Published 09/06/2015 | 00:00

Jim Doyle.
Jim Doyle.

Q I would like to boost the value of my pension when I retire. Are there some pension do's and don'ts I should know about?

A Retirement today only marks a change in lifestyle, not an end to a productive life as was too often the case in the past.

Higher living standards and greatly improved healthcare have extended our life expectancy. At the same time our expectations for our old age have increased. We look forward to years of retirement which are active and rewarding. Retirement today is no longer a gentle stroll into the sunset years, but an opportunity to be grasped and vigorously enjoyed.

Planning for your future is important, and pension planning is central to ensuring you can and will live the life you want to lead when you retire. Here are some vital pension do's and don'ts.

The Do's

One: Keep up your PRSI (social insurance) record as much as you can-so that you qualify for the maximum State pension.

To qualify for the maximum State pension, you must have paid a certain amount of social insurance contributions. You typically build up these contributions while working.
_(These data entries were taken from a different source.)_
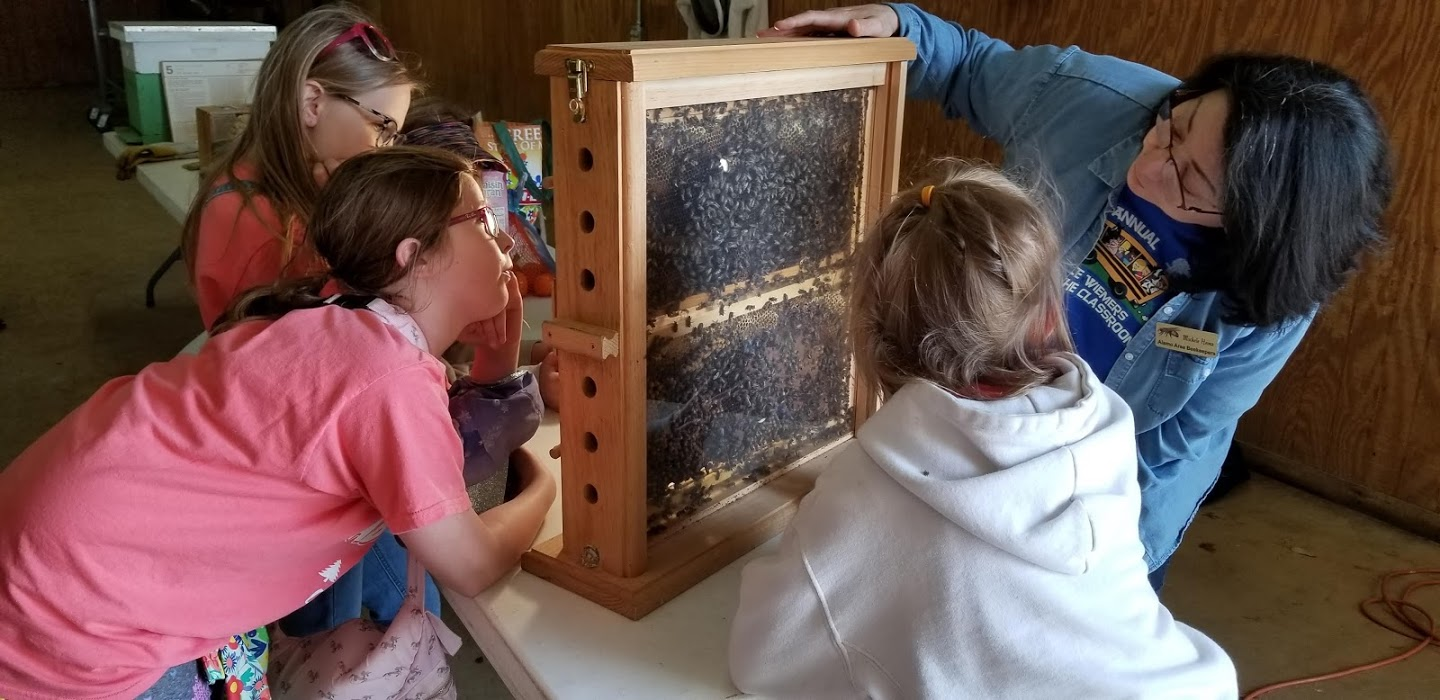 4th Grade learn about bees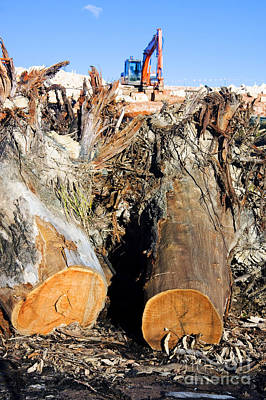 Deconstructed Photograph - Environmental Destruction In Construction  by Jorgo Photography - Wall Art Gallery
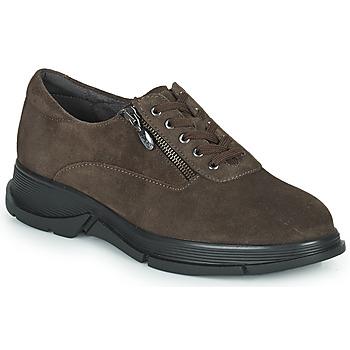 Cipők Női Rövid szárú edzőcipők Scholl BRISTOL ZIP Barna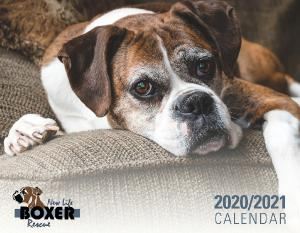New Life Boxer Rescue Calendar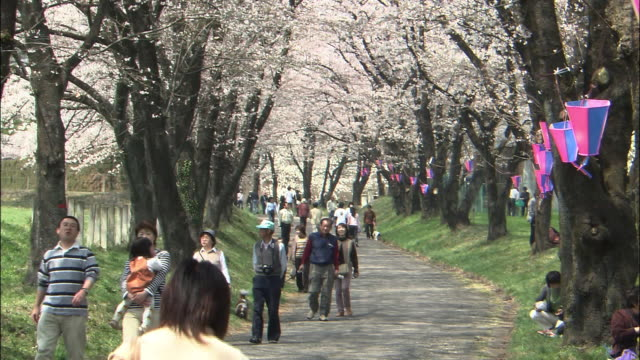 the sen-bon zakura(1,003 cherry trees) in gunma - von bäumen gesäumt stock-videos und b-roll-filmmaterial
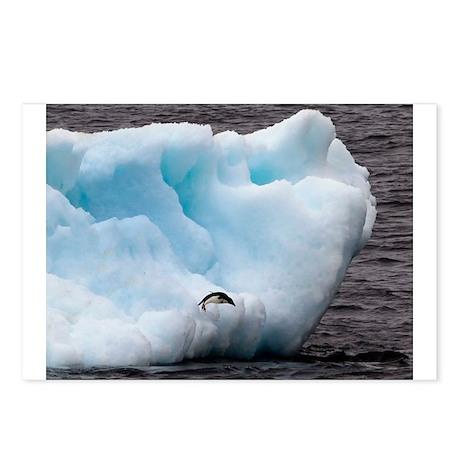 Adelie Penguin on Iceberg Postcards (Package of 8)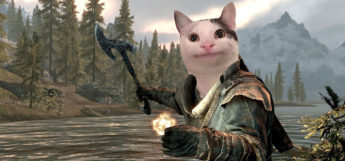 Cat photoshopped over face of Skyrim dragonborn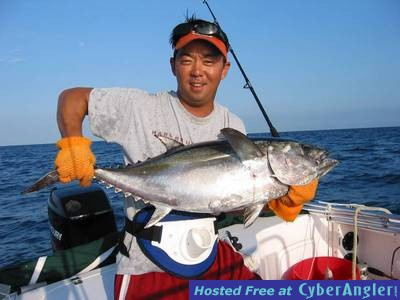 tuna anyone?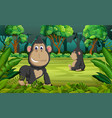 forest background with two gorilla playing vector image vector image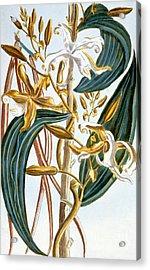 Vanilla Pods Acrylic Print by Pierre-Joseph Buchoz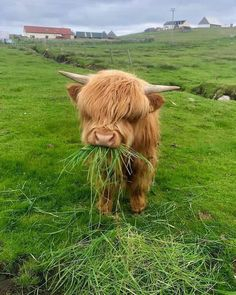 Look at this cute highland cow! Baby Farm Animals, Baby Cows, Baby Animals Pictures, Cute Little Animals, Cute Animal Pictures, Cute Funny Animals, Animals And Pets, Baby Elephants, Wild Animals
However, if there are times when you're not working, you may be able to get PRSI credits or pay voluntary PRSI contributions to keep your contribution record going.

Two: Find out what pension options your employer (if you have one) offers. Although they're not obliged to, many employers will pay a contribution into your pension on your behalf which, combined with the contribution you're paying in yourself, can boost the value of your pension.
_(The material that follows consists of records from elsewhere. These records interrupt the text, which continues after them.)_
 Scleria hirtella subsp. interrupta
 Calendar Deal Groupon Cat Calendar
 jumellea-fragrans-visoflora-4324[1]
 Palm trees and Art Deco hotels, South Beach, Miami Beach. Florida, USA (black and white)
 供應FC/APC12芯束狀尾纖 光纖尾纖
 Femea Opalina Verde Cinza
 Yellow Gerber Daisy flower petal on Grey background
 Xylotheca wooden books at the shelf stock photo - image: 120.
Three: Start paying into a pension as early as you can. The sooner you start the more you'll have on retirement.

Four: Contribute as much as you can afford to your pension, particularly where your employer matches the contribution you're paying into your pension.

Five: Keep an eye on charges, particularly the recurring fund charge. You want to keep this ongoing fund charge as low as you can. Passively managed funds, which just follow the market and don't try to beat it, will usually have much lower charges than so called 'actively' managed funds.

Six: Get advice from a professionally qualified adviser. Pensions are complex. Good advice can pay for itself many times over.

The Don'ts

One: Don't gamble with your pension fund, such as by putting it all into one investment (like a single property). Make sure the money in your pension fund is invested in various types of investments, particularly when you're younger.

Two: Don't move your pension pot around a lot between different institutions-chasing the next big investment 'opportunity'. Every time you move your pot, you'll probably pay hefty charges.

Three: Don't be swayed by charts showing a fund's impressive past investment performance. Funds rarely stay top performers for long and in the long run, there's plenty of evidence to show that similar funds end up providing more or less the same investment return.

Four: Don't have unrealistic ideas about when you can afford to retire. Life expectancy is increasing all the time. You should be prepared to continue working (maybe part-time) until you get the State pension, which is now 68 for most of us.

Five: Don't rely on the State pension or winning the lottery.